Texto de la página ::

El tiempo, a menudo considerado un ladrón silencioso, a veces nos devuelve tesoros inesperados. Hace quince años, en los pasillos de la universidad, una joven con el nombre de Denisse se sentaba en mis clases. Fue una estudiante brillante, y es una profesional talentosa. Entre muchos rostros que pasan por las aulas, la recordaba como una singular pupila entre tanta juventud del vibrante mosaico de una generación.
Ahora, en este año 2025, el destino me ha concedido la alegría de reencontrarla en un momento crucial. Fue como si un ángel se hubiera presentado ante mí con los brazos abiertos, los oídos dispuestos a escuchar y una mirada radiante, llena de alegría por haberse encontrado con su viejo profesor. Su sonrisa, sus gestos, el brillo en sus ojos, eran el pago más preciado que un profesor puede recibir.

Líneas de datos ::
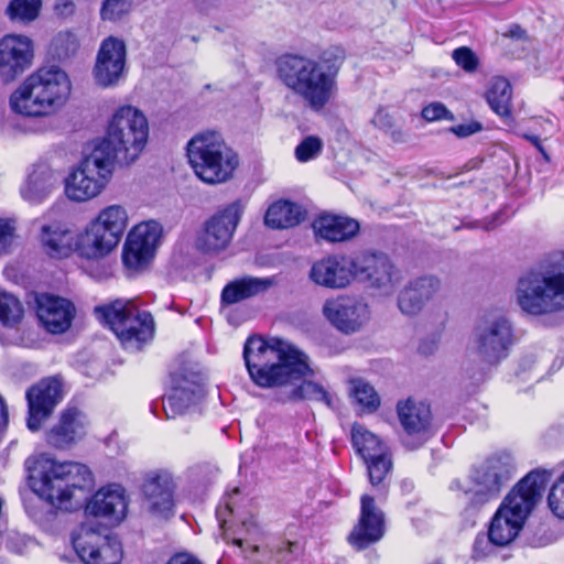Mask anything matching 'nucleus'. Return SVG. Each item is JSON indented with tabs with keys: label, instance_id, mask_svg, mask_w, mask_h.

Qué hacer :: Prosigue el texto sobre el reencuentro con Denisse a partir del punto en que se detiene. Los datos constituyen material independiente del texto.

Respuesta ::
Denisse, con su belleza exterior, es sin duda una persona agradable a la vista, pero su trato, su educación, su manera de expresarse, superan cualquier cualidad física. Se presentó ante mí no solo como una mujer que ha triunfado, sino como una persona dispuesta a ser útil, a tender la mano a su «viejo profesor». Fue una luz en el día, un fulgor de alegría que me recordó por qué elegí la profesión docente.
Ese momento fue un recordatorio poderoso de la huella que dejamos en los demás. La educación es un puente que va más allá del conocimiento técnico; es la construcción de valores, de respeto, y de lazos humanos que perduran. Denisse es la viva prueba de que sembrar con dedicación produce frutos de generosidad y nobleza. Su gesto de agradecimiento no es solo hacia mí, sino hacia la labor de todos los docentes que, con pasión y entrega, contribuyen a formar las mentes y los corazones del futuro.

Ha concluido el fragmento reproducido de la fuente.